Thanks for your very informative post!  I will incorporate this into my operation.

- -pat  


- -------------- Original message ----------------------
From: Robert Stafford <erielack1_@_yahoo.com>
>
All agents did a daily yard check of all the cars in your station. I was 
normally done in the morning. You walked all the tracks in the station and wrote 
down the car numbers by track name, their location on the tracks, who they where 
consigned to and if they where empty or loaded. On Mondays you had to go out and 
check all of the out laying stations that you where responsible for. You got 
> paid mileage to drive and do this.
>  
When I went to work for the Burlington Northern we did the same thing, a bit 
different form, but still had the same information on it. On the BN also on 
Mondays you went out and checked all of your out laying tracks. When I was the 
agent at Des Moines, NM on Mondays I would ride with the track inspector to 
check my out laying tracks. We would put on the rail at MP: 261 right at the 
Colorado New Mexico border and high rail the 85 to 90 miles to Texline, Texas. I 
> learned a lot about track on those trips that is still helpful to me today.

_WHAT IS ASKED_.
Reproduce the email about daily yard checks from the words "Thanks for your" through "and do this.", switching "morning" to "afternoon".

_SUPPLIED DATA_.
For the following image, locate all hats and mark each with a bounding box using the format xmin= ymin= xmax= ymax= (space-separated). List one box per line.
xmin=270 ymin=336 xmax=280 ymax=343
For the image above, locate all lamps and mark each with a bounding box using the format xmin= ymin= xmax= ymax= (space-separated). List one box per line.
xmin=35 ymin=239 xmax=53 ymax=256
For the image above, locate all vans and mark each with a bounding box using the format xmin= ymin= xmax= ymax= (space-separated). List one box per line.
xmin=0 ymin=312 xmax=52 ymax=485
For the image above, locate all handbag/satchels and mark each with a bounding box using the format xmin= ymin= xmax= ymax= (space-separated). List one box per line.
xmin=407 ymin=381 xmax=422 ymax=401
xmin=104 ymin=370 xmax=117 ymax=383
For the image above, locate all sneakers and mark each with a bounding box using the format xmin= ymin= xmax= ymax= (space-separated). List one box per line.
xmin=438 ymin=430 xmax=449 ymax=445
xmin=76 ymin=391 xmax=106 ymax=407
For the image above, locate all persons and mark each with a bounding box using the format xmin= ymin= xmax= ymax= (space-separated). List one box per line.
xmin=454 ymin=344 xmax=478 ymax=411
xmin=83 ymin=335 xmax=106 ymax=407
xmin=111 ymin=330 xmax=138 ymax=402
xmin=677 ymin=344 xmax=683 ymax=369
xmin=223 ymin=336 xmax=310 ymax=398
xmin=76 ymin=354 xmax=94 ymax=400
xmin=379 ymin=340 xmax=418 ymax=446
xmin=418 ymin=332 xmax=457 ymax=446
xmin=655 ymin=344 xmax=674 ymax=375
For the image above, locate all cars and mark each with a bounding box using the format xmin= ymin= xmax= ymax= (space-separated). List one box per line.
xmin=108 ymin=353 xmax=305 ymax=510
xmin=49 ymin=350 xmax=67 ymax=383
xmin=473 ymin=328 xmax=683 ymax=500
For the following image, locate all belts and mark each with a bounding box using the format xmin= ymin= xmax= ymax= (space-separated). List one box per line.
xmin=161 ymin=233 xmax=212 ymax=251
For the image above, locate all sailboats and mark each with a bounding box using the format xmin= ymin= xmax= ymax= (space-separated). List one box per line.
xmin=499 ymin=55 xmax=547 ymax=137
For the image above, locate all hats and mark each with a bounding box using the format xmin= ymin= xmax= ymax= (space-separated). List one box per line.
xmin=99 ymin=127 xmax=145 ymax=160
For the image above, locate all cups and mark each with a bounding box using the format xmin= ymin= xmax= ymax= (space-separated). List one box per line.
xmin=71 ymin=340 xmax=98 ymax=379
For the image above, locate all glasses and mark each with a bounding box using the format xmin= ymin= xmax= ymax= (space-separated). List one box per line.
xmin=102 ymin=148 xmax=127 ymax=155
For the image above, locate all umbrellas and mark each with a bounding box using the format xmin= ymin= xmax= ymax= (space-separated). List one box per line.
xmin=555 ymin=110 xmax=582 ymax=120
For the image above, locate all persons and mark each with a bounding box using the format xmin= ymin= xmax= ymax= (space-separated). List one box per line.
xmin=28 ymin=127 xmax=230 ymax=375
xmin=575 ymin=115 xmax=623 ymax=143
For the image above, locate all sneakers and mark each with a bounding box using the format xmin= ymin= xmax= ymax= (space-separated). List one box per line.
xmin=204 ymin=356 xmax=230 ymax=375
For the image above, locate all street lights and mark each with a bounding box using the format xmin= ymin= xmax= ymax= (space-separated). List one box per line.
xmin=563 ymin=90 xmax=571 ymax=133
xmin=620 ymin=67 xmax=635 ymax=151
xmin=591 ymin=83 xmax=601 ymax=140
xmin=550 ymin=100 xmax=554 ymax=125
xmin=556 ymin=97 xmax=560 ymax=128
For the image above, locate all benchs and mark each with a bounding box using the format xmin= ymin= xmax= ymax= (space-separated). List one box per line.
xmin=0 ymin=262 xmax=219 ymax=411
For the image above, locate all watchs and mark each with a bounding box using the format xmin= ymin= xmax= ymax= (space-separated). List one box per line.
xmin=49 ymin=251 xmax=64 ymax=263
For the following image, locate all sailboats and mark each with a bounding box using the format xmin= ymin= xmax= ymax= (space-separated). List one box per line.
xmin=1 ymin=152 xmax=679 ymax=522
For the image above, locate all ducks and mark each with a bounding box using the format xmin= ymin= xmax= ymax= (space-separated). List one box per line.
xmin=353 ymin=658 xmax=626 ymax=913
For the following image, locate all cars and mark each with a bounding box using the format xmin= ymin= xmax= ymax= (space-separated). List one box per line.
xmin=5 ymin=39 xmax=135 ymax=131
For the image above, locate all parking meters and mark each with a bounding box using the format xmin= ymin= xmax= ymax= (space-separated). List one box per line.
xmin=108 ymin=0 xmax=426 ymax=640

_ANSWER TO THE PROBLEM_.
Thanks for your very informative post!  I will incorporate this into my operation.

- -pat  


- -------------- Original message ----------------------
From: Robert Stafford <erielack1_@_yahoo.com>
>
All agents did a daily yard check of all the cars in your station. I was 
normally done in the afternoon. You walked all the tracks in the station and wrote 
down the car numbers by track name, their location on the tracks, who they where 
consigned to and if they where empty or loaded. On Mondays you had to go out and 
check all of the out laying stations that you where responsible for. You got 
> paid mileage to drive and do this.